Io credo che nessuno di questi sia il male maggiore. Credo che il male maggiore stia nella “normalità” che mi circonda, in una umanità che abita questa isola e che si prepara a vivere in perfetta inconsapevolezza l’ennesima estate vacanziera. Credo che il male maggiore stia in un incredibile meccanismo di rimozione che riguarda la maggior parte delle persone di questo posto e che le porta a dire: “si troverà una soluzione...forse pioverà...ma figurati se non superiamo anche questa crisi...se non troviamo una soluzione anche a questo problema”. Credo che il male maggiore stia ancora una volta nel nostro cercare il “mostro” (che però questa volta ci sfugge nella sua generalità anche se ancora riusciamo ad intravederlo nel “terribile piromane” o nel “infingardo politico” di turno) che da solo porterà sulle spalle tutto il male del mondo e, d’altra parte, il “santo”, del quale non saremo mai all’altezza, ma che ci salverà quanto finalmente l’acqua finirà di arrivare alle nostre case, agli ospedali, nelle campagne e perfino nei tanto amati centri commerciali. Il male maggiore sta ancora nel fatto che in questa terra siamo tutti estremamente furbi con la differenza che, mentre in altri luoghi quando si smette di essere furbi è perché si è fatta una cazzata e quindi si transita direttamente nella categoria dei coglioni, in questa terra si smette di essere furbi per transitare nella sfera degli “sfortunati”. E quando domani faremo la fila, con bidoni e contenitori di vario genere in mano (è già successo diverse volte ma anche questo, come tutto il resto, lo abbiamo rimosso) davanti ai silos posti agli angoli delle strade, è di sfortuna che parleremo con gli altri in fila, di quanto ignobili e delinquenti sono quelli ai quali attribuiremo la responsabilità di tutto questo, che in nessun caso siamo noi: povera, assetata, brava e sfortunata gente.

Istruzione scritta 1 :: Nel brano sulla crisi dell'acqua, elenca tutti i luoghi in cui, secondo il testo, l'acqua finirà di arrivare.
Istruzione scritta 2 ::
Rispondi a queste domande sul brano:
(a) Quale estate si prepara a vivere l'umanità che abita l'isola?
(b) Secondo il brano, in quale sfera si transita in questa terra quando si smette di essere furbi?
(c) Davanti a che cosa si farà la fila con bidoni e contenitori?

Informazioni mostrate ::
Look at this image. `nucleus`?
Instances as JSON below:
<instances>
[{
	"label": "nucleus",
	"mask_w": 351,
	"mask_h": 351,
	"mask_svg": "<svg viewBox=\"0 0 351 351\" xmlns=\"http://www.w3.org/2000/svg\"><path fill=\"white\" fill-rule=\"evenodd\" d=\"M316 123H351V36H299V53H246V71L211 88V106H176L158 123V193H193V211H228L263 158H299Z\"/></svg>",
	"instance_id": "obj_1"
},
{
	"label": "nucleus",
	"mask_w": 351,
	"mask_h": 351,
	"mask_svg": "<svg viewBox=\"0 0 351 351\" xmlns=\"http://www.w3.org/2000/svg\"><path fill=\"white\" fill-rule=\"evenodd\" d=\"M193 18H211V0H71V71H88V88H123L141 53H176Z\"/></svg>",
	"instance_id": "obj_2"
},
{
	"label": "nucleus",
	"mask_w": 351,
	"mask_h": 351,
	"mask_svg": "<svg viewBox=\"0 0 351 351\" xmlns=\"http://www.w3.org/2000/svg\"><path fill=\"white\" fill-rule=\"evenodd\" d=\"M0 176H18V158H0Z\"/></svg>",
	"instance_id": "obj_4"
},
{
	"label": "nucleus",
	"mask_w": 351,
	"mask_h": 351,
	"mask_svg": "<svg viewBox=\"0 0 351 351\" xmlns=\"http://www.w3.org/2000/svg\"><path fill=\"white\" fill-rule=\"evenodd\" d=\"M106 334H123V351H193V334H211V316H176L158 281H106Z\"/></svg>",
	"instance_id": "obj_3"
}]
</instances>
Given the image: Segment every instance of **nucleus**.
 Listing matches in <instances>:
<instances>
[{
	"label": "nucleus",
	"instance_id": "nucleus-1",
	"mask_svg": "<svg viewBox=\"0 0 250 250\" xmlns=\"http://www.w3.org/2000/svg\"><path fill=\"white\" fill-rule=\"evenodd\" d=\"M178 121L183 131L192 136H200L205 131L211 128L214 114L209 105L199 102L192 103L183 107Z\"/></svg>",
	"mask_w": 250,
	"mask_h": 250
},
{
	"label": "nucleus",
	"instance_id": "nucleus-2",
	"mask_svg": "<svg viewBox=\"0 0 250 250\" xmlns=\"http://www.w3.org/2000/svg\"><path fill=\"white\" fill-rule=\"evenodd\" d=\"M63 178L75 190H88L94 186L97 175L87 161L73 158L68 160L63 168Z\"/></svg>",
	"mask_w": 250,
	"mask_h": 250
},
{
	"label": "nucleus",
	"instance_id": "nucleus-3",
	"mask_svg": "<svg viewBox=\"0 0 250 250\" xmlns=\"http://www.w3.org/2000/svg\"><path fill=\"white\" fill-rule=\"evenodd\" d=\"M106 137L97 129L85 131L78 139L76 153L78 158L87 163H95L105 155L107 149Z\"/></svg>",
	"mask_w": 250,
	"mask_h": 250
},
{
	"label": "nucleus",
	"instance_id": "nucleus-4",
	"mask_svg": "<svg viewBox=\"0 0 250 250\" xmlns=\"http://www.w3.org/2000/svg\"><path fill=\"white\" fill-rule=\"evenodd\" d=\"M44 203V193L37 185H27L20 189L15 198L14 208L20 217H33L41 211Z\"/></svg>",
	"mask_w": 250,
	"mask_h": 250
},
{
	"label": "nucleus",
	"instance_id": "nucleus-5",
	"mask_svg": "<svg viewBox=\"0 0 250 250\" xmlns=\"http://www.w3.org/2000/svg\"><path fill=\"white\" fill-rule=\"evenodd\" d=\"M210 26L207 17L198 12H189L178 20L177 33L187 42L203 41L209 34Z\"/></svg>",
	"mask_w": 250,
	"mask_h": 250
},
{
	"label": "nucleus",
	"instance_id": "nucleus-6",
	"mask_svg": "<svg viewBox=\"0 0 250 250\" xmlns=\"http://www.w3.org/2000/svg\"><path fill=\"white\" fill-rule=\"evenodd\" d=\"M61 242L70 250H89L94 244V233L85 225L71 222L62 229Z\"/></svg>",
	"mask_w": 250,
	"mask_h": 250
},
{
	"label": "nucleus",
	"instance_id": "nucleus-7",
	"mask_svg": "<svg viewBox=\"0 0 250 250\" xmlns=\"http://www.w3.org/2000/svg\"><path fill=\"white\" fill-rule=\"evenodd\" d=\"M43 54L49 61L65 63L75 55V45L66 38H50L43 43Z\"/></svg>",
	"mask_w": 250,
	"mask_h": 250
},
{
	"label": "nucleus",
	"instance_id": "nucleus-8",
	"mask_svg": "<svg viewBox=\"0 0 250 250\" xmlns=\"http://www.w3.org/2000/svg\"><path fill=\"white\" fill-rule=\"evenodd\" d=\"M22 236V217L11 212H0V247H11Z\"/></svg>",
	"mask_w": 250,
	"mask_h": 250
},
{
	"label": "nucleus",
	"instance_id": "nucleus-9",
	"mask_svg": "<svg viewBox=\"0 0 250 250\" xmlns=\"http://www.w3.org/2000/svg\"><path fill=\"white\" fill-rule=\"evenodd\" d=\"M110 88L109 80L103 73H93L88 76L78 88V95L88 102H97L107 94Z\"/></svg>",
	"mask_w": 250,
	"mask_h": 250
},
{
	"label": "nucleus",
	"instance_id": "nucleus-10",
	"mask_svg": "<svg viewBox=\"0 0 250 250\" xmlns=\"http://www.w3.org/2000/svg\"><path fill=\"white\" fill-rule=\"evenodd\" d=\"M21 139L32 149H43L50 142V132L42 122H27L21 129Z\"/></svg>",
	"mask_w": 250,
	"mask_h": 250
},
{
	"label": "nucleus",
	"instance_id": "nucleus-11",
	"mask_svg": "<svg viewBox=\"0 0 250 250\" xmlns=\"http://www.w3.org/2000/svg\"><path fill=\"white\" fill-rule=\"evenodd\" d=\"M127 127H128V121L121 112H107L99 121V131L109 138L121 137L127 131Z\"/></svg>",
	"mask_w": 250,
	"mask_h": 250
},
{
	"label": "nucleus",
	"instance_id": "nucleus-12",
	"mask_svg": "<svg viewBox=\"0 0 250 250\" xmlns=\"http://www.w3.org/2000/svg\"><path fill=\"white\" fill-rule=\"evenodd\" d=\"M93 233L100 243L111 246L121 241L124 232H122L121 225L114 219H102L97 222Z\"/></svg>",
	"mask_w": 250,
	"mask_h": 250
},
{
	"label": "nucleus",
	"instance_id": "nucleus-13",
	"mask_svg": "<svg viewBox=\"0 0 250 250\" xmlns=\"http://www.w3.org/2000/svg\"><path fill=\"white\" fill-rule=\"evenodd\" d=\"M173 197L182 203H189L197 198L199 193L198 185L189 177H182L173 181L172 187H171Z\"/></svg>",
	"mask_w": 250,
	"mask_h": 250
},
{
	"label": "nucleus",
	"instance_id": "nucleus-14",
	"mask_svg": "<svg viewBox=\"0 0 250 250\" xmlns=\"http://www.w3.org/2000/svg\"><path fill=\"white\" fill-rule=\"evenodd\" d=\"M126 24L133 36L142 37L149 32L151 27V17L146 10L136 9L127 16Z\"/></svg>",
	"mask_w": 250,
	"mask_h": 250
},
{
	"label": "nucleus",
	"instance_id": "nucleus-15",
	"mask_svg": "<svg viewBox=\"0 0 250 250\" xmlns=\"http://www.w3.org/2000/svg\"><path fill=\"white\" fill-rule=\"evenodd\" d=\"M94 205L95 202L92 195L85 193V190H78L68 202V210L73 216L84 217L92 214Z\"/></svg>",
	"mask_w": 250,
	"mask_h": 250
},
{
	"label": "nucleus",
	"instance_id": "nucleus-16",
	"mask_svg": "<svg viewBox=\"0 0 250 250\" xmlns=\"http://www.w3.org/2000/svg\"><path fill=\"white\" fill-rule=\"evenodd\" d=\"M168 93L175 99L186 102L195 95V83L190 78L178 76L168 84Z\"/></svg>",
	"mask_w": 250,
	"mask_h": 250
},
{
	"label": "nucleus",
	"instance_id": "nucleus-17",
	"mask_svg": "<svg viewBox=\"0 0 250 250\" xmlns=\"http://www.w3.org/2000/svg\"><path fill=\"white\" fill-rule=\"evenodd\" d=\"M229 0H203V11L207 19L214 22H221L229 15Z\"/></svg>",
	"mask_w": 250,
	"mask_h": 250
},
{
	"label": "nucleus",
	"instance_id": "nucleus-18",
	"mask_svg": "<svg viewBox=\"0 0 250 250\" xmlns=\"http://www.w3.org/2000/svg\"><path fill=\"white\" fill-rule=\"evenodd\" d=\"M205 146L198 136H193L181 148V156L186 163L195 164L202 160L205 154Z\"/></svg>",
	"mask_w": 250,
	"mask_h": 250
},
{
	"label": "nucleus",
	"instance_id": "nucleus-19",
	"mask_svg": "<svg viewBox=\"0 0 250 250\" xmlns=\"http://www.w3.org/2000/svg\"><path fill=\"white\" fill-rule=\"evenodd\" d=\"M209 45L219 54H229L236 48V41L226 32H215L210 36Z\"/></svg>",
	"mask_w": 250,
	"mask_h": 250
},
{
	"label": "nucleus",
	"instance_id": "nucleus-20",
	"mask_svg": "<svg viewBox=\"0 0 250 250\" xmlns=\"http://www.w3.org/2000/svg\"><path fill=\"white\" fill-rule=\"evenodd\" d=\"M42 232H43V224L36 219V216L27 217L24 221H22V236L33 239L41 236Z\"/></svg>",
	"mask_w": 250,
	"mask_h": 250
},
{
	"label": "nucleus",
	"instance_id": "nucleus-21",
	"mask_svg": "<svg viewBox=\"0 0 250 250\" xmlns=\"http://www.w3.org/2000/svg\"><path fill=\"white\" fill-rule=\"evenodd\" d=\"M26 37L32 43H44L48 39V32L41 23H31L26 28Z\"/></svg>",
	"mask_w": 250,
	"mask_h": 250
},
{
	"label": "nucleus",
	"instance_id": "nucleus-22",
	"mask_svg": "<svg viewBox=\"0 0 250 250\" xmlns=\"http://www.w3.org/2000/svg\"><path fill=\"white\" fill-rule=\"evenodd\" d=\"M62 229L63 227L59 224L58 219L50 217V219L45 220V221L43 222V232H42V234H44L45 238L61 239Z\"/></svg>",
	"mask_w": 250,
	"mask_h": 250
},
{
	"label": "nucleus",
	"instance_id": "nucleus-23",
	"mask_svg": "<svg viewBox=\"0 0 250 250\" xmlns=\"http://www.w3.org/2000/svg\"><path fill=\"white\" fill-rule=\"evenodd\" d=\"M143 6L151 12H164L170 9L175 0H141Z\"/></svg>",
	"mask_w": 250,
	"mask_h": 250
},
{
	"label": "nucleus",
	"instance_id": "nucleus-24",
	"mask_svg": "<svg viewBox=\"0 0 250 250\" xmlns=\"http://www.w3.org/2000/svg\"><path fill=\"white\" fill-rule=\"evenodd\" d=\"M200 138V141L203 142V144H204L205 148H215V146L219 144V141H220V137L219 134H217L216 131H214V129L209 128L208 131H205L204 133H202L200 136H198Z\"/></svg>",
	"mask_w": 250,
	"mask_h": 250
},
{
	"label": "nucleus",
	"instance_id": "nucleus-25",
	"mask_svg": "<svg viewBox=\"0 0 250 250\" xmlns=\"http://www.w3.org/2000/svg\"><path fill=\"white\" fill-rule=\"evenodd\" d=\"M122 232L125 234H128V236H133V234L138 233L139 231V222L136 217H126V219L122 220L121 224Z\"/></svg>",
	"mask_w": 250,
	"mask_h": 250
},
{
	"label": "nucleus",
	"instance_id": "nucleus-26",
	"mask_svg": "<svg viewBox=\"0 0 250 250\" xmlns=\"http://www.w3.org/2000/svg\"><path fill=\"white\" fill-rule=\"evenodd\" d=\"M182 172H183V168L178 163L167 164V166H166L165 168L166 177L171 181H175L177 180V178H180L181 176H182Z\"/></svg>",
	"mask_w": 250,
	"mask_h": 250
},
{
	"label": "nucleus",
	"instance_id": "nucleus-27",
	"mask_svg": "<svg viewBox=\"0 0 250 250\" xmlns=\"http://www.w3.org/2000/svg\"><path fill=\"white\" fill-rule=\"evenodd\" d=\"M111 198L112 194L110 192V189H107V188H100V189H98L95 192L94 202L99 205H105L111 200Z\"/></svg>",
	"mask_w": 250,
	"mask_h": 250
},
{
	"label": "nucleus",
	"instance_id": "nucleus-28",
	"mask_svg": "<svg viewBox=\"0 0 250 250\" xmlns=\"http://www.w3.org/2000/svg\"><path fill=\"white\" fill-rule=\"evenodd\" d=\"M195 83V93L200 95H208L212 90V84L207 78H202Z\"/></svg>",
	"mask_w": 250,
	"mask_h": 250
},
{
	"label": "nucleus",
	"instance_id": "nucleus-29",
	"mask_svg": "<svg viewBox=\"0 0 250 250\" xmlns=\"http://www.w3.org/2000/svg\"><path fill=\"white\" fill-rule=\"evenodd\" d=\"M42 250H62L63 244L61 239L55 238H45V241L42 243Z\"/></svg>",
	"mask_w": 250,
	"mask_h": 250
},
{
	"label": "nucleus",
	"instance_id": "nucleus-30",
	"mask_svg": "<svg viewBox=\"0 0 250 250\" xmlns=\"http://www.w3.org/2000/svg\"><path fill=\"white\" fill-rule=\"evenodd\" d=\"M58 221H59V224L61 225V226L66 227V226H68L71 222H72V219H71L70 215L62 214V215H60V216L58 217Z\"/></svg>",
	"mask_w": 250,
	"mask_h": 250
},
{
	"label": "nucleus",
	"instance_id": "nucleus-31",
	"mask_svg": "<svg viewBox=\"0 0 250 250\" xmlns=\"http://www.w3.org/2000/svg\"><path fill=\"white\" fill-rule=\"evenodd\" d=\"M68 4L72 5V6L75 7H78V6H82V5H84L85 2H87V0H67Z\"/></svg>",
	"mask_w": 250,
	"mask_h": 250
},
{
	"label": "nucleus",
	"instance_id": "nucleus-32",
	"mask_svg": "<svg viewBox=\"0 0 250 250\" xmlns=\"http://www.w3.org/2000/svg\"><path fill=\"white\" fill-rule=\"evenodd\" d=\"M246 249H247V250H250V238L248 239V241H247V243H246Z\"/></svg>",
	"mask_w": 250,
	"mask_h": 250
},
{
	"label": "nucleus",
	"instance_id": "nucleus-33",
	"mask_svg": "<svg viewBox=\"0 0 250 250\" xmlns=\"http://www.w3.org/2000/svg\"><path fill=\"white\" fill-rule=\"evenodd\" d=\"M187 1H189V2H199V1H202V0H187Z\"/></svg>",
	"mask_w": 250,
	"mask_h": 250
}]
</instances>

Risposta completa 1 :: Le nostre case, gli ospedali, le campagne, i centri commerciali

Risposta completa 2 ::
(a) L'ennesima estate vacanziera.
(b) Nella sfera degli "sfortunati".
(c) Davanti ai silos posti agli angoli delle strade.